The disclosure principle requires corporate ESG disclosure to be substantial, truthful, accurate, complete and consistent, so that stakeholders can make value judgements and decisions accordingly. The disclosure requirements and their application, liability and oversight mostly cover principles pursuant to which companies make periodic disclosures in the form of ESG reports. They should be liable for the truthfulness, accuracy and completeness of such ESG reports, as well as accept third-party scrutiny of the reports.

Yue Yi, Han Kun Law Offices
Yue Yi
Associate
Han Kun Law Offices
Tel: +86 10 8516 4185
E-mail: yi.yue@hankunlaw.com

The disclosure indicator system, as the core of the guidelines, divides the indicators into four levels: three at level one; 10 at level two; 35 at level three; and 118 at level four.
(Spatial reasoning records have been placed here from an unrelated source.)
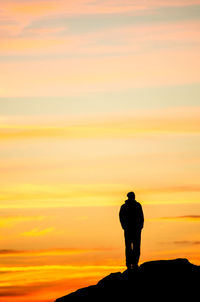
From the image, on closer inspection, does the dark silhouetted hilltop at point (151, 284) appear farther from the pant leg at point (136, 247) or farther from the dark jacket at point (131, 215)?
the dark jacket at point (131, 215)

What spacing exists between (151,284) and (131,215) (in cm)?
373

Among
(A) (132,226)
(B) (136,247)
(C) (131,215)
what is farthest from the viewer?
(B) (136,247)

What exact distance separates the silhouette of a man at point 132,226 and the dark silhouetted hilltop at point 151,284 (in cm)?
75

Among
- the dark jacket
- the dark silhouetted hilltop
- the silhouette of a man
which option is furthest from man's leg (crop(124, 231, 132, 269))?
the dark silhouetted hilltop

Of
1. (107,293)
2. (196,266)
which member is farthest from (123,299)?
(196,266)

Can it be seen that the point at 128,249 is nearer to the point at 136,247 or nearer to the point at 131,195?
the point at 136,247

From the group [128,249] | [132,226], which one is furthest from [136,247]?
[132,226]

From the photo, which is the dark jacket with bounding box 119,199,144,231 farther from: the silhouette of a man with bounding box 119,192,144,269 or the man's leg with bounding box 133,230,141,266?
the man's leg with bounding box 133,230,141,266

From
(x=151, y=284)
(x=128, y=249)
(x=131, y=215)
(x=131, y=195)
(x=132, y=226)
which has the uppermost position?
(x=131, y=195)

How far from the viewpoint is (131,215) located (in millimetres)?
46375

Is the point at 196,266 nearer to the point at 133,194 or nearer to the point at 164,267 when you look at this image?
the point at 164,267

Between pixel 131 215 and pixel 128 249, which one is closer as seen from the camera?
pixel 131 215

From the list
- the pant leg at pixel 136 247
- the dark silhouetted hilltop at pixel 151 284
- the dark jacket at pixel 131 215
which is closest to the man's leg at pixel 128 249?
the pant leg at pixel 136 247

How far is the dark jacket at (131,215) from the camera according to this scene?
46375mm
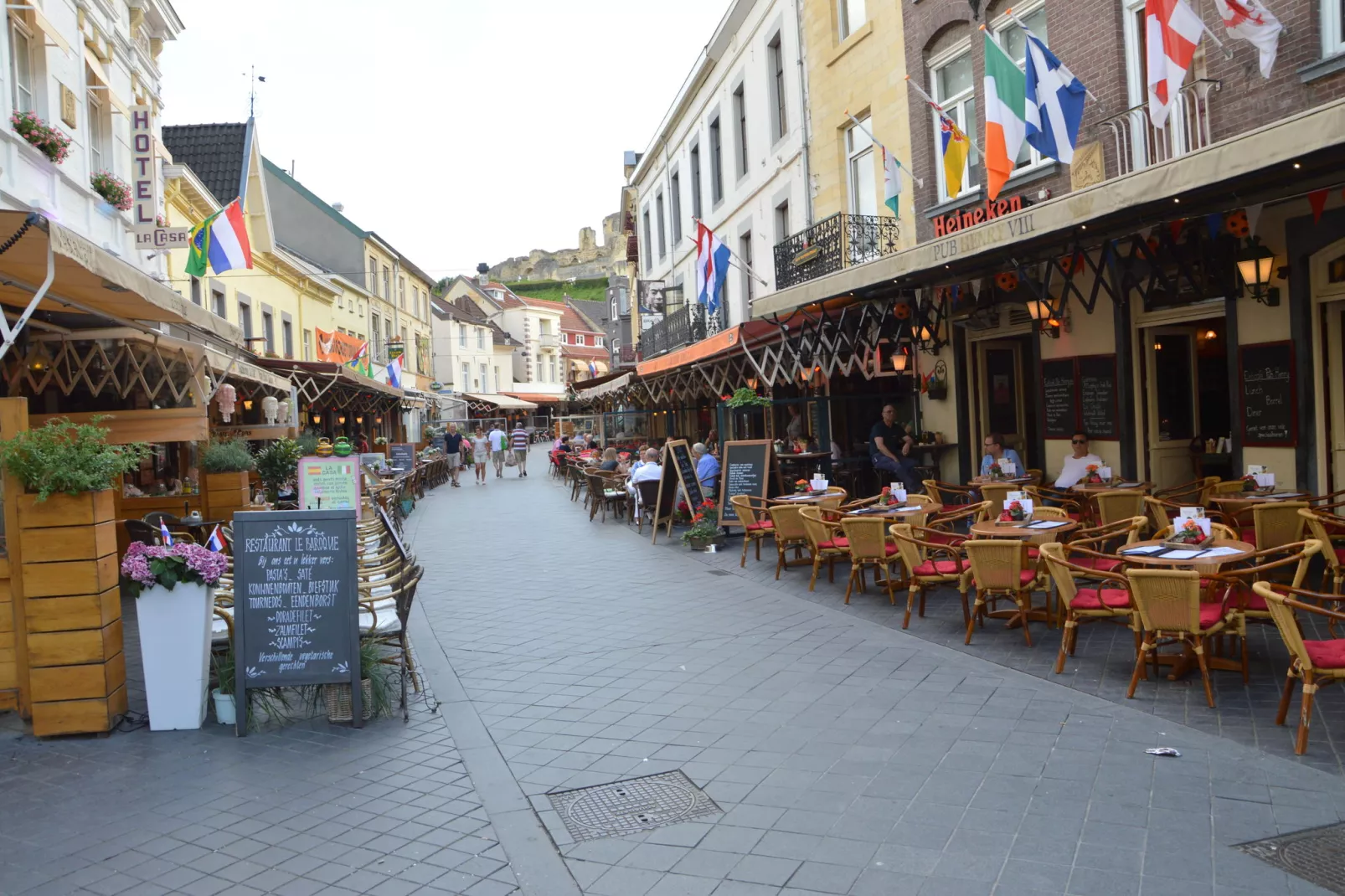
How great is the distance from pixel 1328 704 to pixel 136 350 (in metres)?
10.7

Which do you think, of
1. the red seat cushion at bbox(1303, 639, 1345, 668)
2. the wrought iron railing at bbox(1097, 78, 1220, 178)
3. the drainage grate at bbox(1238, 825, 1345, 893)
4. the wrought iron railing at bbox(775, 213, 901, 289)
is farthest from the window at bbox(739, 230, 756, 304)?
the drainage grate at bbox(1238, 825, 1345, 893)

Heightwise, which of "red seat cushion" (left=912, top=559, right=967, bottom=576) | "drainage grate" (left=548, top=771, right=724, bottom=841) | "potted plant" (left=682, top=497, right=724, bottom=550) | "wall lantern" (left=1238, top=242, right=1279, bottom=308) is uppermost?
"wall lantern" (left=1238, top=242, right=1279, bottom=308)

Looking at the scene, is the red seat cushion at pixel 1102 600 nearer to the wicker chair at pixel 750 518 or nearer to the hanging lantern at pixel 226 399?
the wicker chair at pixel 750 518

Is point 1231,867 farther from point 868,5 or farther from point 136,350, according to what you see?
point 868,5

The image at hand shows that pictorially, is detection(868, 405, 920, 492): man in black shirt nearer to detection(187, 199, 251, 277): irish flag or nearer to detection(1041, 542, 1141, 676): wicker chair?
detection(1041, 542, 1141, 676): wicker chair

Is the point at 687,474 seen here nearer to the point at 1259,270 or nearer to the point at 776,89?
the point at 1259,270

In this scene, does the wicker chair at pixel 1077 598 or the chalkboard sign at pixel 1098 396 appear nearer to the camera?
the wicker chair at pixel 1077 598

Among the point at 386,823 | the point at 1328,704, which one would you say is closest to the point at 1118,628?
the point at 1328,704

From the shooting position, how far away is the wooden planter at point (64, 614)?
18.2 feet

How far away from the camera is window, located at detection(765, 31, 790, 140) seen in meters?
19.0

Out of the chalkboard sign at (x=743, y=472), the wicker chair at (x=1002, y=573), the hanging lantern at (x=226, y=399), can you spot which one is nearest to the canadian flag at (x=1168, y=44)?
the wicker chair at (x=1002, y=573)

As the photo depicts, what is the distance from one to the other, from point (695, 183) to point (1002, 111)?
1773cm

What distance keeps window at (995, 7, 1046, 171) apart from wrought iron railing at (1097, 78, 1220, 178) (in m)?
1.36

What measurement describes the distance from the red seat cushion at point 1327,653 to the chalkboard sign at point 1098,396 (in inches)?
253
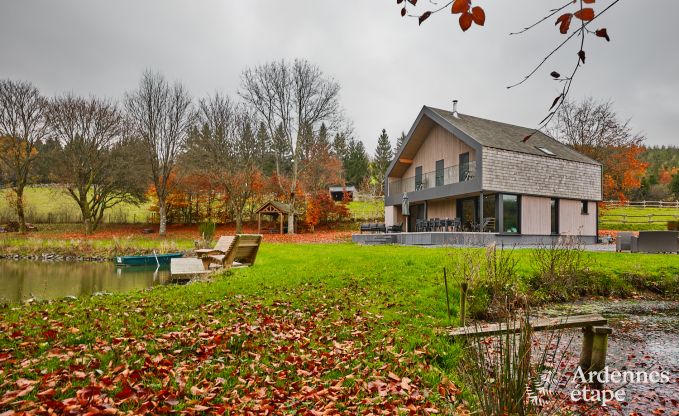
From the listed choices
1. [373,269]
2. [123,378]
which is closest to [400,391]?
[123,378]

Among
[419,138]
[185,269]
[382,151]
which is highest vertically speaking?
[382,151]

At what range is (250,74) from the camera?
31812 millimetres

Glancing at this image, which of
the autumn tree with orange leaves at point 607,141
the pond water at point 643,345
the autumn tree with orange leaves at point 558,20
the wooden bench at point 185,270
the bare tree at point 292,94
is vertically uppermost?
the bare tree at point 292,94

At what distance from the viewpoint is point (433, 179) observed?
2319 centimetres

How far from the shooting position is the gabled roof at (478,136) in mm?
19656

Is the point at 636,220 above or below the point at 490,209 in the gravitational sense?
below

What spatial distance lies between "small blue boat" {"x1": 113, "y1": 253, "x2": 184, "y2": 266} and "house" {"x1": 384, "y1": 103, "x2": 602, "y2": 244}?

In particular: level 1 indicators include the three major areas of environmental, social and governance; level 2 and level 3 indicators are based on ESG-related theories, laws, regulations and standards; and level 4 indicators concern the actual measurements and assessment methods compatible with
level 3 indicators.

In its appendix, the guidelines elaborated on the four levels of indicators, including their nature (qualitative and/or quantitative) and descriptions, in table form, which further improves the operability of the guidelines. The disclosure indicator system, as set out by the guidelines, boasts a comprehensive framework that integrates various ESG information disclosure requirements in China and reflects the key concerns of leading international ESG rating agencies, covering essentially all substantive topics in the corporate ESG field.

FURTHER DEVELOPMENTS

The guidelines, being association standards, are not legally binding. However, considering that the CERDS is an association directly supervised by the State-owned Assets Supervision and Administration Commission of the State Council, with member corporations covering a wide range of industries and regions, the significance of the guidelines should therefore not be underestimated.

Being the first set of comprehensive voluntary disclosure standards in China, the guidelines bridge a gap in the area of full-calibre ESG disclosure, and serve as a common basis of reference for both self and third-party evaluation. Since the guidelines, the CERDS has followed up with the Corporate ESG Evaluation System and the Guidelines on the Preparation of Corporate ESG Reports. These documents respectively address the issues of content of disclosure, quality of disclosure, and standardised presentation of disclosure, together forming the fundamental ESG association standards. Many listed companies, such as GAD Environmental and Huagong Tech, have prepared and issued annual social responsibility reports or ESG reports by referring to the guidelines. It is noteworthy that although the guidelines were formulated based on relevant laws, regulations and standards, companies should nevertheless closely monitor the development of relevant requirements when preparing an ESG report, as new applicable rules and standards continue to be introduced.

For example, local financial regulators in Shenzhen and central regulators based in the area have jointly issued guidelines, on 26 September 2022, which specifically cover the environmental information disclosure of financial institutions in Shenzhen. And the Shenzhen Stock Exchange Self-Regulatory Guidelines for Listed Companies No. 3 Disclosure of Industry Information (revised 2023), issued on 10 February 2023 with immediate effect, provides that listed companies in certain industries should timely disclose any major environmental pollution incidents and make continual disclosures on follow-up treatment, a topic not covered by the guidelines.

The guidelines reflect and push the policy directions and trends of corporate strategic transformation towards green and low-carbon operations, and quality-oriented development. As legal documents, self-regulatory rules and standards on ESG disclosure continue to emerge and be updated in different regulatory areas and industries, companies should keep refining their ESG development in a manner consistent with their own position and needs, as well as with the latest ESG disclosure standards.